Prompt: When the line with "TOXIINFECIÓN: cuando el" appears below, start repeating lines exactly, and keep going through the line with "(IMPORTANTE SABER LA"; add nothing outside that span.

□ □ □ □ □

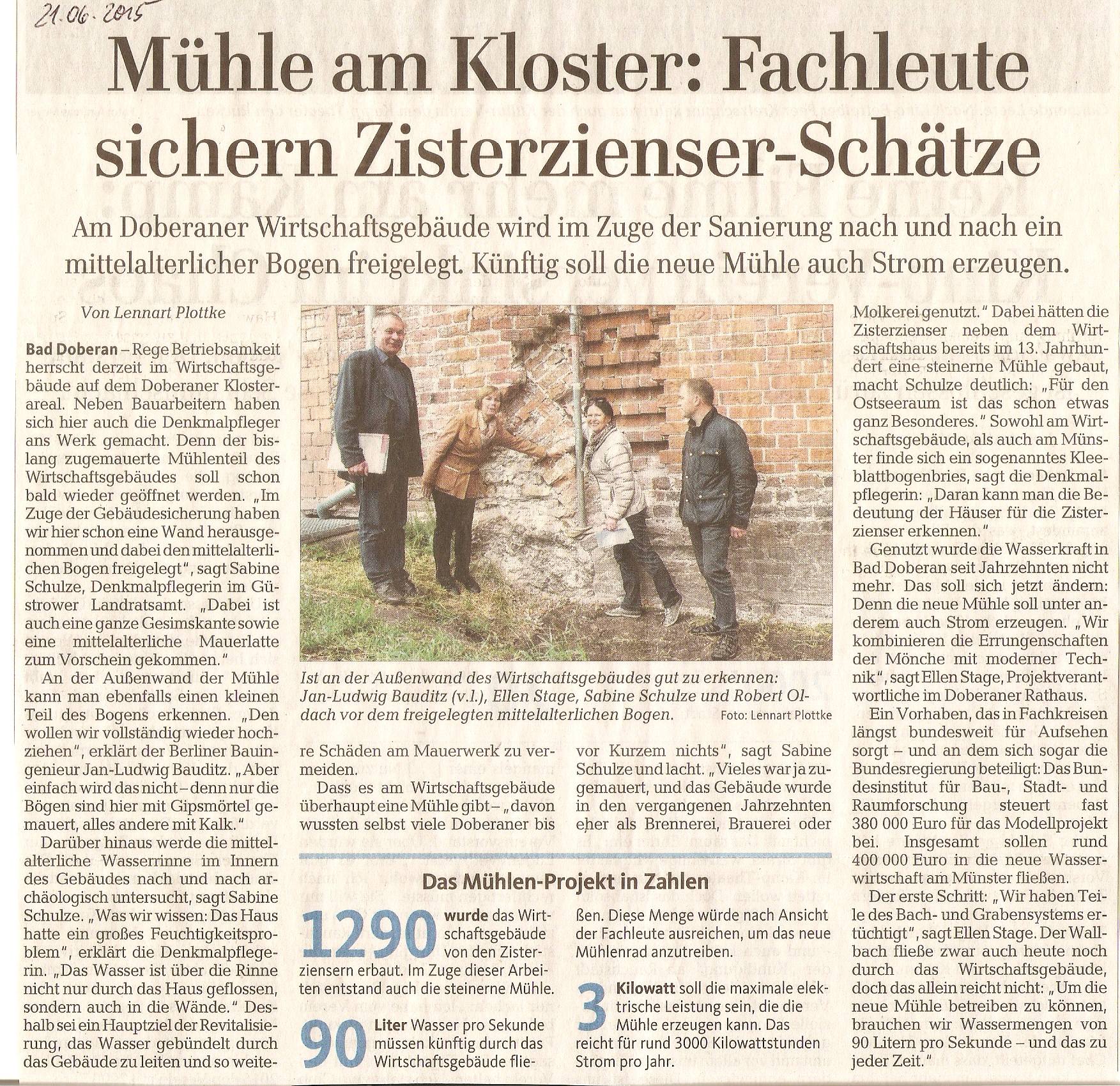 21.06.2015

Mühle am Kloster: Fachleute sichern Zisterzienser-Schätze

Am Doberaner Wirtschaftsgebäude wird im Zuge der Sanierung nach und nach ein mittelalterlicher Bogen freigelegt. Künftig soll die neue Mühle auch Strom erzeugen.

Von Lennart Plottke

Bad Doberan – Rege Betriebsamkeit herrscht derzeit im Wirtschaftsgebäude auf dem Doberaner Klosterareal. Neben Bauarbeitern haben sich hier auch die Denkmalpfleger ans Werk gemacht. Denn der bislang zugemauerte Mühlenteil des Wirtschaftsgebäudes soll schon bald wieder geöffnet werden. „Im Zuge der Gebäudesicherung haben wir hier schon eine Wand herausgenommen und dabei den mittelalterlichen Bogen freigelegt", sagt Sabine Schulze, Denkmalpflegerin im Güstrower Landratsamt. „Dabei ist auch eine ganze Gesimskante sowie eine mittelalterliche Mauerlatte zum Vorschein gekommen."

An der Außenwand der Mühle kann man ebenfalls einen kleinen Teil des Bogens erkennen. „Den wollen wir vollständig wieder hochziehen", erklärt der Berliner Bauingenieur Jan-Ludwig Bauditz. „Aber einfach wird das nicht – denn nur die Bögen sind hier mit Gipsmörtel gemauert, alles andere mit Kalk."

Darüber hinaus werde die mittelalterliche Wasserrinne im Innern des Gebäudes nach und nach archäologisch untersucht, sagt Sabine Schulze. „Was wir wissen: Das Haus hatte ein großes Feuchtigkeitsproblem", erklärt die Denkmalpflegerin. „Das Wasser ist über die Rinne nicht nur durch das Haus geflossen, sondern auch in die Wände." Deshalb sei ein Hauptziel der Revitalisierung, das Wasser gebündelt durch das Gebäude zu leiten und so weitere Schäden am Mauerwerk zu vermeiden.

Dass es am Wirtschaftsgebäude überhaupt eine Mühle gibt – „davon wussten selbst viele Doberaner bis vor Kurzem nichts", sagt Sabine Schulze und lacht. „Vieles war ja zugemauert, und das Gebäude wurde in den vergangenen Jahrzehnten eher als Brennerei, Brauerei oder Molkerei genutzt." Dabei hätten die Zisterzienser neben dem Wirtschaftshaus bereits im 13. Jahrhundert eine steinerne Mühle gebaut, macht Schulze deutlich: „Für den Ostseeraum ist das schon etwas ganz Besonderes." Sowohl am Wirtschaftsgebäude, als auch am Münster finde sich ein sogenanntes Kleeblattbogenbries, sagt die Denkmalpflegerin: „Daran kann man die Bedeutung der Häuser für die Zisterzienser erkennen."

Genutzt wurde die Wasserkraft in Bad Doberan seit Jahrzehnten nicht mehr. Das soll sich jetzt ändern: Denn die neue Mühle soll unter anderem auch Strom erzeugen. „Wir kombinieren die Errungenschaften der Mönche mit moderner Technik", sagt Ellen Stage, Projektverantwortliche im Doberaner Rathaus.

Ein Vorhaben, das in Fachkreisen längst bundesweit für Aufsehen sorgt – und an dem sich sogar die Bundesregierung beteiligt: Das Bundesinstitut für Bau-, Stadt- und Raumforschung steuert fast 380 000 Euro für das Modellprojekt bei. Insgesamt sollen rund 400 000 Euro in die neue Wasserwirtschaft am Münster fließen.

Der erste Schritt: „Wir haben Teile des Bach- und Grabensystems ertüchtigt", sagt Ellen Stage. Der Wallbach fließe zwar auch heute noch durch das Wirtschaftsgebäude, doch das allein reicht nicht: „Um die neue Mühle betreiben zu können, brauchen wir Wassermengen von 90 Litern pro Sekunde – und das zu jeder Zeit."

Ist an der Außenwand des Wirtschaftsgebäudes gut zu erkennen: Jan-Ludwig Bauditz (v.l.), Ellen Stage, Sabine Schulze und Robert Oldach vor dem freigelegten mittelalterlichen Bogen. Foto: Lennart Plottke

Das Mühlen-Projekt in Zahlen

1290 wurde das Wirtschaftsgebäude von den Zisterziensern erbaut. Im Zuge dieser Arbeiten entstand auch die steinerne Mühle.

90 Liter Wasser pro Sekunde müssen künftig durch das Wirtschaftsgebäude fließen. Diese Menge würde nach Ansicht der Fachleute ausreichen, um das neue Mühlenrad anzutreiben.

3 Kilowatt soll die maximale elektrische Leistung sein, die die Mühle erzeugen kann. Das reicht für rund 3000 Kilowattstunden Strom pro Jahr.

□ □ □ □ □

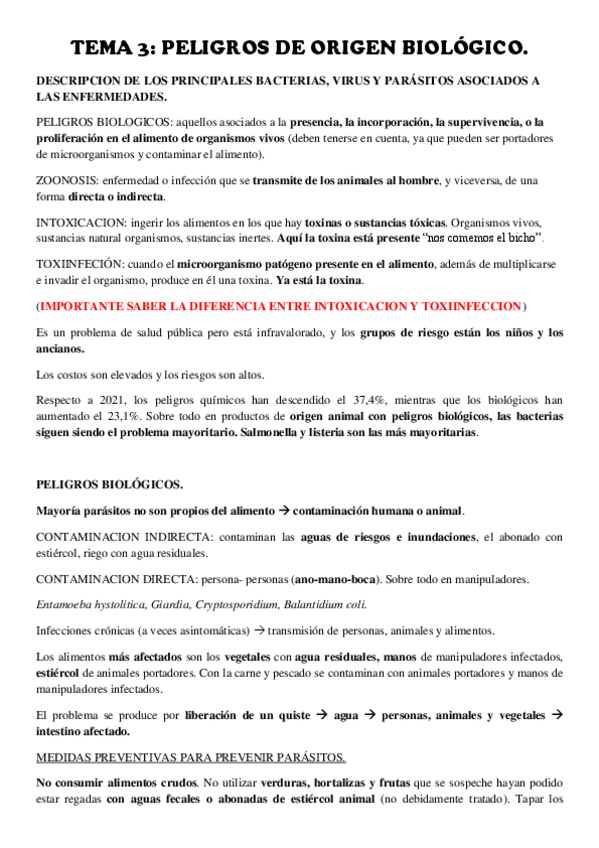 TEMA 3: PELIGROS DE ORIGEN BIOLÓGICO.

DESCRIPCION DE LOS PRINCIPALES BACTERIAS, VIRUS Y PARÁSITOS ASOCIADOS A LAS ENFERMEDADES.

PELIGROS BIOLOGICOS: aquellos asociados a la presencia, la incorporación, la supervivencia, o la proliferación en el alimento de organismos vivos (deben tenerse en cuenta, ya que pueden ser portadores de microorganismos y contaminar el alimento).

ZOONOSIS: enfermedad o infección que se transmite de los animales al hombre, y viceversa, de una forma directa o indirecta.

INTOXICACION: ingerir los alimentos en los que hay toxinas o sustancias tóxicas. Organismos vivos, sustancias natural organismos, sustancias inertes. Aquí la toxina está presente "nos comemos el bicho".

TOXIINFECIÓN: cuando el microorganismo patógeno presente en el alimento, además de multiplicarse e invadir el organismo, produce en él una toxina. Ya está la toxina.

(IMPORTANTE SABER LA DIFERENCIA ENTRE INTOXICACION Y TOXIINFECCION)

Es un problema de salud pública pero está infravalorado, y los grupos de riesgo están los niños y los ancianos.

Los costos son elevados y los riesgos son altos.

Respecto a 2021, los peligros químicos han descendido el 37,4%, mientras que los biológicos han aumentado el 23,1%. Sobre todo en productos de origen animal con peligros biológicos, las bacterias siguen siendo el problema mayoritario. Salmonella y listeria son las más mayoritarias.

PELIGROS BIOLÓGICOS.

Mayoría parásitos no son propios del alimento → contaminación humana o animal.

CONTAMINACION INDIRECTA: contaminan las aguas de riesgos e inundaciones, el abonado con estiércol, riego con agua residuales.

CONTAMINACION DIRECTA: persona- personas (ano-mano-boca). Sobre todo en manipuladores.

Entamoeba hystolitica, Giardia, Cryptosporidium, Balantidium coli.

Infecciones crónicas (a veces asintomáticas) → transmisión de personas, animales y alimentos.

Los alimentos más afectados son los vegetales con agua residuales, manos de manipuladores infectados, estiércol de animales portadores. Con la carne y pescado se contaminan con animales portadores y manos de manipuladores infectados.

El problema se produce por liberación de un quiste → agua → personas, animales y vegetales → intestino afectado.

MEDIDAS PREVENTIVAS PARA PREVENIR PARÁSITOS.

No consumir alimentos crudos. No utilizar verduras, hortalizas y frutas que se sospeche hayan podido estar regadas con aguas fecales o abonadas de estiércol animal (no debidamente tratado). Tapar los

□ □ □ □ □

Your response:
TOXIINFECIÓN: cuando el microorganismo patógeno presente en el alimento, además de multiplicarse e invadir el organismo, produce en él una toxina. Ya está la toxina.

(IMPORTANTE SABER LA DIFERENCIA ENTRE INTOXICACION Y TOXIINFECCION)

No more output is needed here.